*** Text passage
Saudi Arabia oil: Background on Zuluf, Safaniyah, Berri, Khurais and Shaybah the sources of increased production


The increased production fields have rectangles around the name. Information from the EIA Saudi Arabia Country report Click on the picture for a larger version.

Saudi Arabia will increase production capacity to 12.5 million barrels a day of oil by the end of next year [2009] and could add a further 2.5 million barrels a day if needed, from some new giant fields, Naimi said.

The further daily capacity includes 900,000 barrels from the Zuluf field, 700,000 barrels from Safaniyah, 300,000 barrels from Berri, 300,000 barrels from Khurais and 250,000 barrels from Shaybah, Naimi said.

“Saudi Arabia is prepared and willing to produce additional barrels of crude above and beyond the 9.7 million barrels per day, which we plan to produce during the month of July, if demand for such quantities materializes and our customers tell us they are needed,” Naimi said.

Saudi Arabia’s capacity will be 12.5 million barrels a day by the end of 2009 and may rise to 15 million after that if necessary, he said

The market needs between 3 million and 4 million barrels a day of spare oil production capacity, compared with the 2 million barrels a day currently available, Bodman said. OPEC says the world’s spare capacity is about 3 million barrels a day, with two- thirds of that in Saudi Arabia.

Safaniyah, by far the largest offshore oilfield in the world, was found in 1951 by Texaco (which in 1937 was the first to join SoCal – now Chevron – in Saudi Arabia as a 50% partner in Aramco. But now Taxaco is part of Chevron).

Safaniyah has over 15 bn barrels of proven oil reserves recoverable at relatively low cost. The oil is heavy, 27[degrees] API with 2.93-2.96% sulphur, and much of Safaniyah’s 1.5m b/d capacity has been mothballed. Like most other offshore fields in the north-east, the oil is reservoired in Cretaceous sandstones and carbonates mainly at a depth of 5,100 ft.

Berri, found in 1964 by Mobil, is an onshore and offshore giant. It has over 10 bn barrels of 32-34-39 deg. API oil recoverable at relatively low cost. The field produces from several formations of Upper and Mid-Jurassic age, lying mostly at a depth of 8,300 feet. Its capacity has been raised from less than 700,000 b/d in 1990 to 1.15m b/d.

Berri crude oils are blended with lighter grades mostly produced from Abqaiq and the field’s system can take crude oils from Qatif. The export blend is Arabian Extra Light, 38 deg. API with about 1% sulphur.
******
*** Material provided
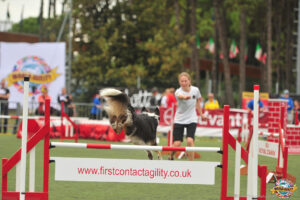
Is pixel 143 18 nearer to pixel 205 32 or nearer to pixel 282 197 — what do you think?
pixel 205 32

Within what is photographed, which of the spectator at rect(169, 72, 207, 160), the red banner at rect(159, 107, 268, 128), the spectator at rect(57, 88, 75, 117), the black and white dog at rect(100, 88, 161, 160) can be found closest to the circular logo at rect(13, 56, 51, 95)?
the spectator at rect(57, 88, 75, 117)

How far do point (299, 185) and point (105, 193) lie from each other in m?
3.16

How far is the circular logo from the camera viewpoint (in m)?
22.3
******
** Directive **
Write out the passage on the Saudi oil fields word for word, from "Saudi Arabia will" to "Shaybah, Naimi said.".

** Written response **
Saudi Arabia will increase production capacity to 12.5 million barrels a day of oil by the end of next year [2009] and could add a further 2.5 million barrels a day if needed, from some new giant fields, Naimi said.

The further daily capacity includes 900,000 barrels from the Zuluf field, 700,000 barrels from Safaniyah, 300,000 barrels from Berri, 300,000 barrels from Khurais and 250,000 barrels from Shaybah, Naimi said.